SOURCE MATERIAL:
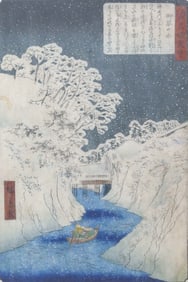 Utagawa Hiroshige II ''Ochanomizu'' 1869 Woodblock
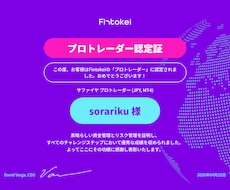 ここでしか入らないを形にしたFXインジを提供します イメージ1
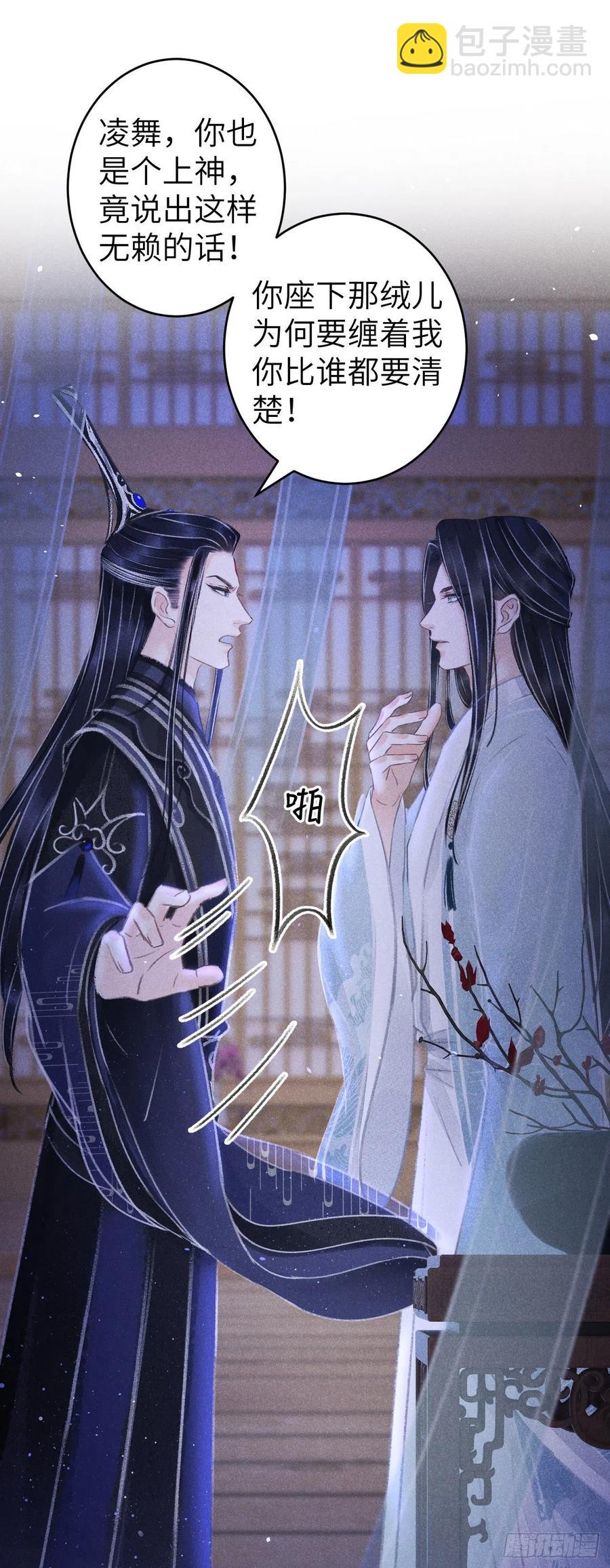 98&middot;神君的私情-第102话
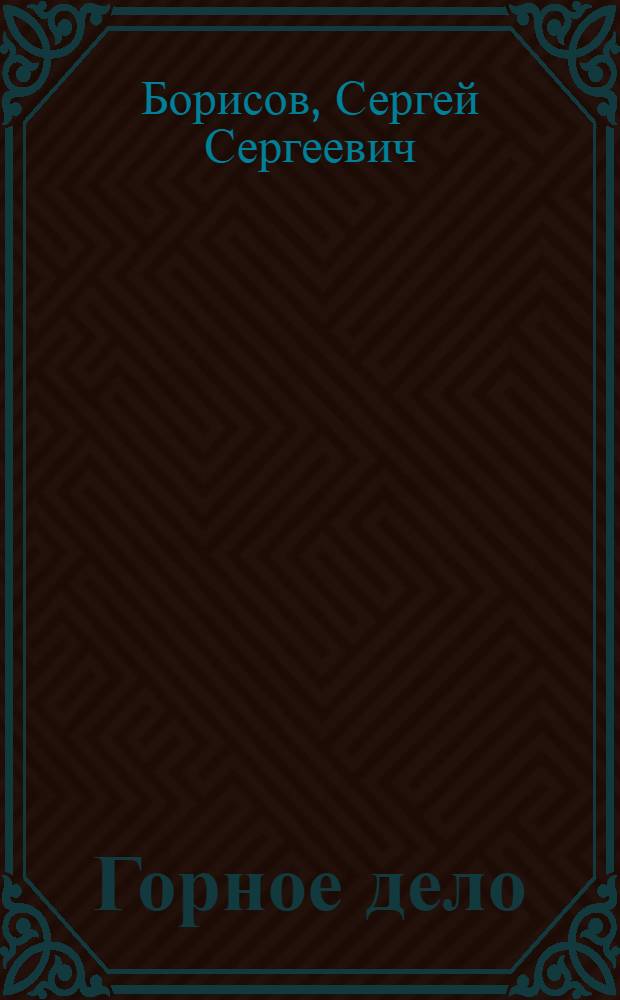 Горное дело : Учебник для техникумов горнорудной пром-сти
--
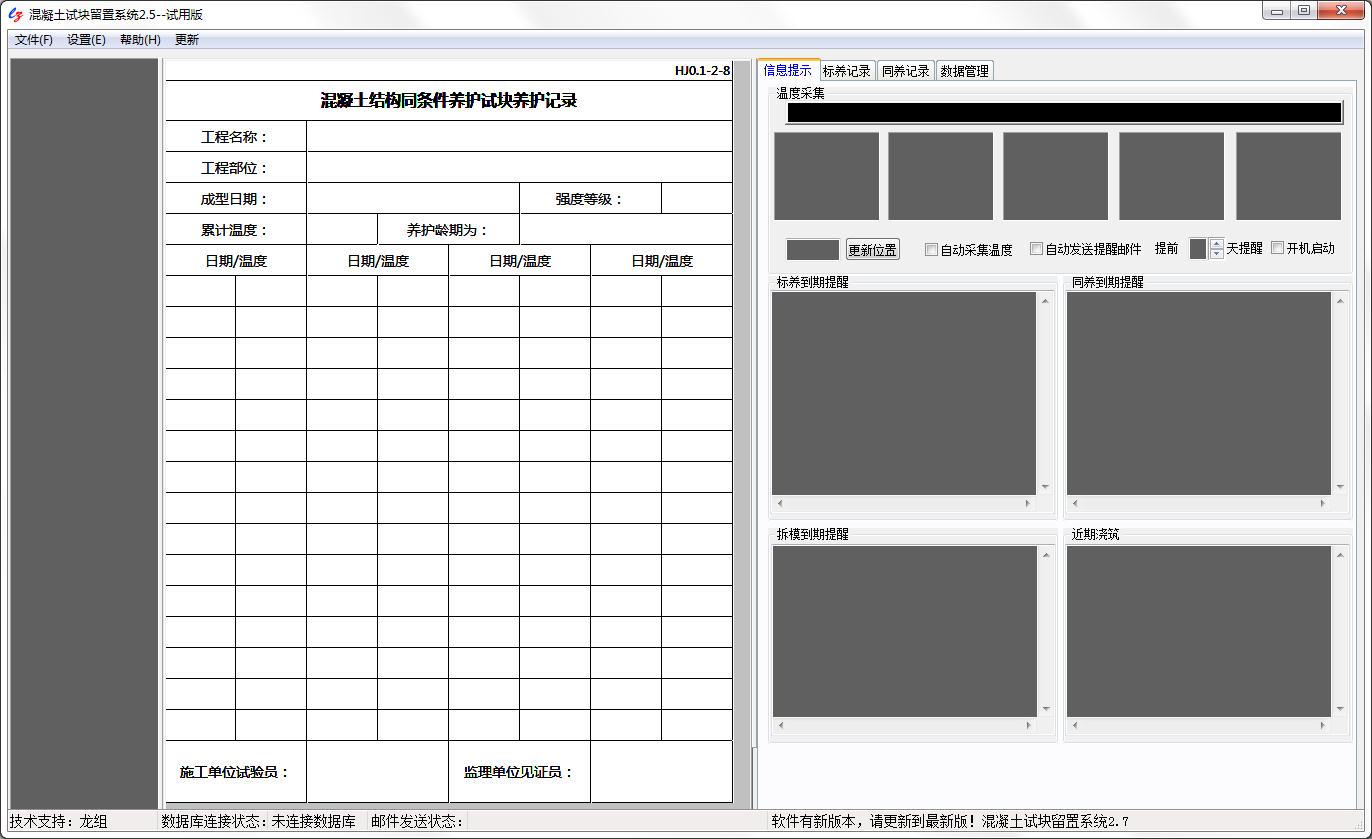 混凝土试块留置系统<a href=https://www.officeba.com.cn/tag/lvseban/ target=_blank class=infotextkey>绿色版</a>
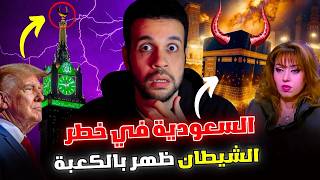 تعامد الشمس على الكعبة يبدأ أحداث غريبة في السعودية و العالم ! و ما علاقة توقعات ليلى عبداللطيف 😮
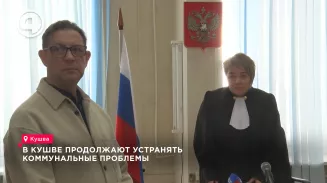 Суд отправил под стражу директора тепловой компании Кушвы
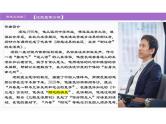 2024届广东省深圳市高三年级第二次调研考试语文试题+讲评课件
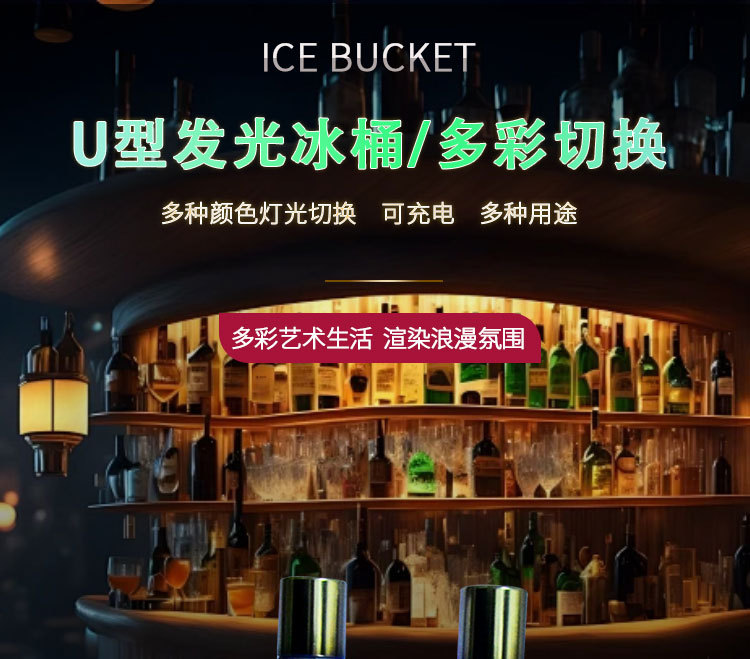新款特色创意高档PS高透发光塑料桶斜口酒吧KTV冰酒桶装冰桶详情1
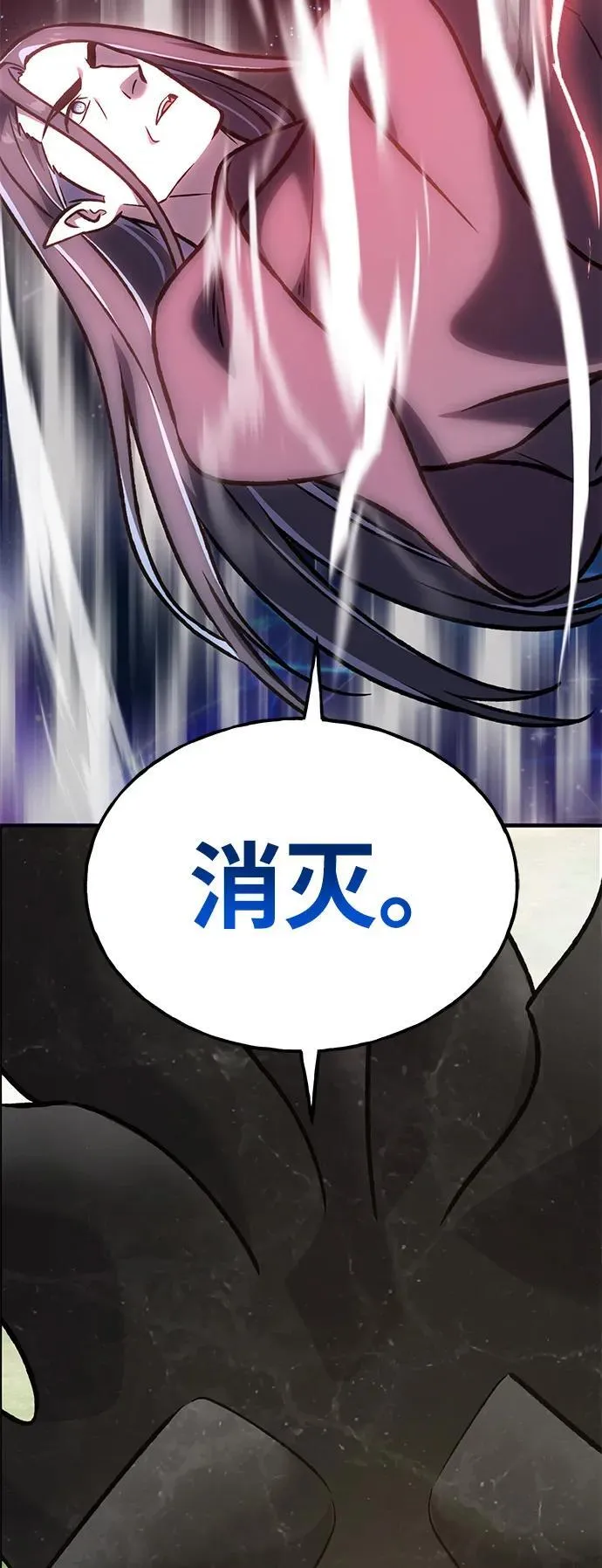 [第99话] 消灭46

PROBLEM STATEMENT: In the data above, the stretch from the line with "新款特色创意高档PS高透发光塑料桶斜口酒吧KTV冰酒桶装冰桶详情1" through the line with "[第99话] 消灭46" is to be returned exactly, minus any pictures.

ANSWER SPACE:
新款特色创意高档PS高透发光塑料桶斜口酒吧KTV冰酒桶装冰桶详情1
 [第99话] 消灭46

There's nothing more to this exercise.